_Quoted text_:
++++++
MHB Solve for Complex Number \(z\) Given \(4+i(4z+1)=2re^{i(\pi+\theta)}\)

[Punch]

Given \(z=r(cos\theta+isin\theta)\), solve for \(z\) in the form \(a+ib\) if \(4+i(4z+1)=2re^{i(\pi+\theta)}\)

 

[CaptainBlack]

Re: complex numbers

Given \(z=r(cos\theta+isin\theta)\), solve for \(z\) in the form \(a+ib\) if \(4+i(4z+1)=2re^{i(\pi+\theta)}\)

Use \$ delimiters around in-line LaTeX maths and \$\$ delimiters around display LaTeX maths.

CB

 

[CaptainBlack]

Re: complex numbers

Given \(z=r(cos\theta+isin\theta)\), solve for \(z\) in the form \(a+ib\) if \(4+i(4z+1)=2re^{i(\pi+\theta)}\)

Expand both sides in Cartesian form, remembering that \(e^{i\phi}=\cos(\phi)+i \sin(\phi)\), then equate real and imaginary parts and solve for \(r\) and \( \theta \)

Alternative method: rewrite the left hand side in polar form and equate modulus and arguments.

CB

 

[Punch]

Re: complex numbers

Expand both sides in Cartesian form, remembering that \(e^{i\phi}=\cos(\phi)+i \sin(\phi)\), then equate real and imaginary parts and solve for \(r\) and \( \theta \)

Alternative method: rewrite the left hand side in polar form and equate modulus and arguments.

CB

One question, do i expand z too?

For the cartesian approach yes, it then will give you a pair of simultaneous equations in \(r\) and \(\theta\) to solve.

CB

 

[Prove It]

Given \(z=r(cos\theta+isin\theta)\), solve for \(z\) in the form \(a+ib\) if \(4+i(4z+1)=2re^{i(\pi+\theta)}\)

\[ \displaystyle \begin{align*} 4 + i\left(4z + 1\right) &= 2r\,e^{i\left(\pi + \theta\right)} \\ 4 + i\left(4z + 1\right) &= 2r\left[\cos{\left( \pi + \theta \right)} + i\sin{\left( \pi + \theta \right)} \right] \\ 4 + i\left(4z + 1\right) &= 2r\left[-\cos{\left(\theta\right)} - i\sin{\left(\theta\right)}\right] \\ 4 + i\left(4z + 1\right) &= -2r\left[\cos{\left(\theta\right)} + i\sin{\left(\theta\right)} \right] \\ 4 + i\left(4z + 1\right) &= -2z \end{align*} \]

Now solve for $\displaystyle z$.

 

[Punch]

\[ \displaystyle \begin{align*} 4 + i\left(4z + 1\right) &= 2r\,e^{i\left(\pi + \theta\right)} \\ 4 + i\left(4z + 1\right) &= 2r\left[\cos{\left( \pi + \theta \right)} + i\sin{\left( \pi + \theta \right)} \right] \\ 4 + i\left(4z + 1\right) &= 2r\left[-\cos{\left(\theta\right)} - i\sin{\left(\theta\right)}\right] \\ 4 + i\left(4z + 1\right) &= -2r\left[\cos{\left(\theta\right)} + i\sin{\left(\theta\right)} \right] \\ 4 + i\left(4z + 1\right) &= -2z \end{align*} \]

Now solve for $\displaystyle z$.
++++++
_Given data_:
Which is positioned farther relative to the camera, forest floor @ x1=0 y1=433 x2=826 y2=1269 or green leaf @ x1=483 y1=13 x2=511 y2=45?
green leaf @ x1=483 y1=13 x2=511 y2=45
++++++
_Exercise instructions_:
Answer these questions about the complex numbers thread, one answer per line:
1. Which delimiters does CaptainBlack say to put around in-line LaTeX maths?
2. In the Cartesian approach, what does expanding z give you to solve, according to CaptainBlack?
3. What equation ends the chain of steps that Prove It posts?

_Full answer_:
1. $ delimiters.
2. A pair of simultaneous equations in r and θ.
3. 4 + i(4z + 1) = -2z